Ce n’est pas tout. Au lieu de deux heures discordantes, dans beaucoup de cas, il y en avait trois : l’heure locale, l’heure de Paris, et l’heure des chemins de fer qui est l’heure de Rouen. C’est en effet une particularité unique qu’à Paris même, — et d’ailleurs par une désobéissance formelle à la loi de 1891, — l’heure du chemin de fer retarde de cinq minutes sur l’heure de la ville, l’horloge intérieure, sur l’horloge extérieure. Il n’y a qu’une ville où il n’en soit pas ainsi ; c’est Rouen. Le méridien de la capitale normande est en effet à 1° 14’ 32" à l’ouest de Paris ; ce qui correspond à un retard de 4’58" sur l’heure.

Il est donc permis de dire que l’heure régulatrice des chemins français est l’heure de Rouen. C’est une coïncidence, que l’on n’avait pas cherchée. On avait tout simplement voulu donner cinq minutes de grâce aux voyageurs parisiens. Dans aucun autre pays, il n’existe rien de pareil. Il serait raisonnable de supprimer cette bizarrerie. On la conserve, mais personne ne la défend plus. La réforme en projet fournirait une occasion naturelle de la supprimer.
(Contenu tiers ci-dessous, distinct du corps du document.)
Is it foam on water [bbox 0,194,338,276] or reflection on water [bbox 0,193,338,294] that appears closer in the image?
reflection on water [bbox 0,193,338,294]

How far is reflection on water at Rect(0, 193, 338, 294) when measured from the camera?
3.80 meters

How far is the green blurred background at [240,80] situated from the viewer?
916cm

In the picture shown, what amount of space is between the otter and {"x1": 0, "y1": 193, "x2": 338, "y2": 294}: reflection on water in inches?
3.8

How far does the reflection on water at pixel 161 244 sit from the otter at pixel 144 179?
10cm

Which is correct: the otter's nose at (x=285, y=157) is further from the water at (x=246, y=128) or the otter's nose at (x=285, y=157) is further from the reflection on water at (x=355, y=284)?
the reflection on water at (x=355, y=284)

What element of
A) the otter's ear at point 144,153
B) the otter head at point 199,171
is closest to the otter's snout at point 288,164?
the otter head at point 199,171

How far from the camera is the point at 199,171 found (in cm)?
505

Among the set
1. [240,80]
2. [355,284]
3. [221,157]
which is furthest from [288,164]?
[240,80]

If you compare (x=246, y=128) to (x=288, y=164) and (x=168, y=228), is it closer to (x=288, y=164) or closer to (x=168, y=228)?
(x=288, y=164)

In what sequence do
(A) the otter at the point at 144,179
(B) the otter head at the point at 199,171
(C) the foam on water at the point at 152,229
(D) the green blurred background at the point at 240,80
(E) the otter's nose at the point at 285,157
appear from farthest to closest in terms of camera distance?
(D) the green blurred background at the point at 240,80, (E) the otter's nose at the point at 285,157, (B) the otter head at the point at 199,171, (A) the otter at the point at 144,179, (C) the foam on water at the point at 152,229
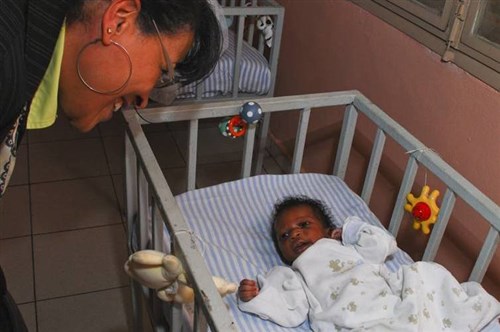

L’heure locale, en disparaissant, a laissé des regrets. Elle seule était rationnelle et naturelle. Son unique tort était de ne pouvoir se prêter aux exigences du mouvement moderne. Au contraire, l’heure normale unique est artificielle ; on lui reproche d’être en opposition avec la vérité scientifique, puisqu’elle tend à faire croire au public qu’il peut être midi au même moment, sous des longitudes différentes. Elle est nulle et non avenue pour les astronomes ; un observatoire ne saurait avoir d’autre heure que celle qui correspond à son méridien.